Porque no quería compartir tu suerte.

Porque me limité a taparme los oídos y recitar nombres de pelajes de caballos, tal y como hacía cuando mi hermana me quitaba la luz de mi cuarto, y yo me quedaba sola en la oscuridad.

—Tienes razón —admite Carla—. No ha pasado nada.

Sandra se encierra en un largo mutismo. Carla quiere preguntarle por el agujero, el agujero por el que espía a Ezequiel, por el que quizás pueda hacer algo más útil. Como hacer alguna señal a la calle, o quizás conseguir información. Pero ahora no se atreve a tomar la iniciativa.

—Había un chico —dice Sandra al cabo de un rato.
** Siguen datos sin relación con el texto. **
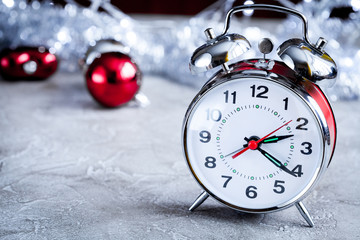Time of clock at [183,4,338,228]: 2:21
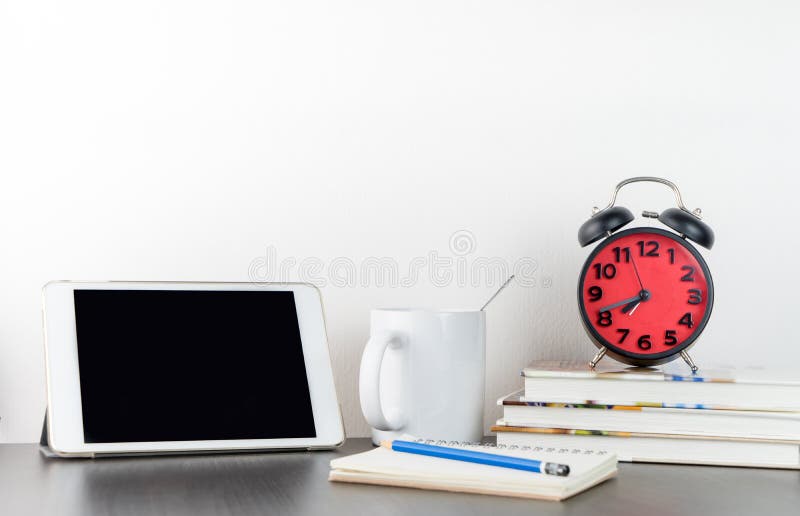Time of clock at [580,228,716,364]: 7:41
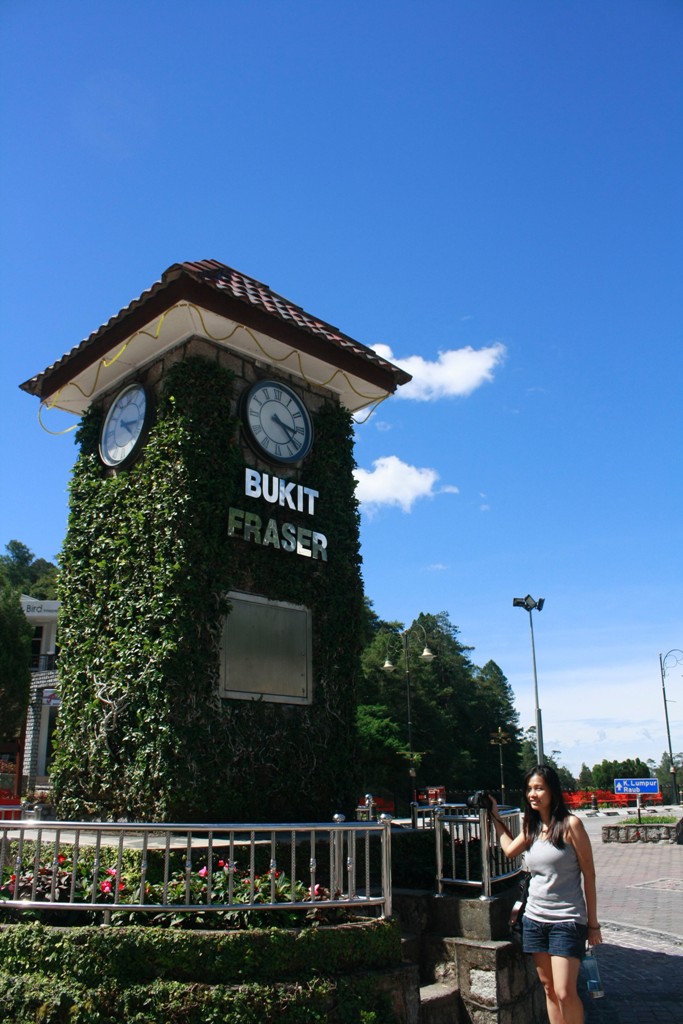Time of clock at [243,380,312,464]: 3:22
Carla se incorpora un poco.

—¿Qué chico?

—Un chico. Donde tú estás ahora.

Carla siente un vacío en el estómago y en el pecho, como si su cuerpo se hubiera dividido en dos mitades. La primera, sus piernas y su cabeza siguen teniendo una consistencia física, más pesada de la habitual. La segunda mitad, el espacio que hay entre sus piernas inútiles y su cabeza aturdida pertenece a otro territorio, al territorio de la pesadilla. Con esa segunda mitad, Carla comprende, Carla sabe lo que le está diciendo Sandra.

Pregunta, de todas formas.

—¿Qué pasó con él?

—Chillaba mucho. Tenía miedo. Y luego dejó de chillar.

La celda, con sus paredes próximas, con sus confines impracticables, se había convertido para Carla en algo, si no familiar, sí comprensible. Estaba allí. Había sido capturada. No podía escapar, no podía comunicarse con nadie. Sólo podía esperar, esperar, esperar. Y por lo tanto había establecido las fronteras de su celda como los nuevos límites de su universo. Su cuerpo había aprendido, en las horas —meses, quizás— que llevaba allí dentro, a vivir en esa nueva y minúscula comarca. Sus ojos se habían acostumbrado a no ver, y ya no le sugerían imágenes fantasmagóricas. Sus dedos eran capaces de encontrar diferencias imperceptibles en el suelo que le indicaban dónde estaba. Sus oídos se habían acostumbrado a que cada roce de la piel, de la tela, cada sonido que producía su cuerpo, se magnificaba, se multiplicaba. Ahora la celda era un castillo donde había establecido su feudo, la frontera en la que organizar la defensa última de su vida y de su dignidad. La esperanza, si es que existía, se ceñía a esto. Mientras Ezequiel la dejase sola, mientras no traspasase esas fronteras, la espera se convertía en asumible, en el precio que pagar hasta ser rescatada y liberada.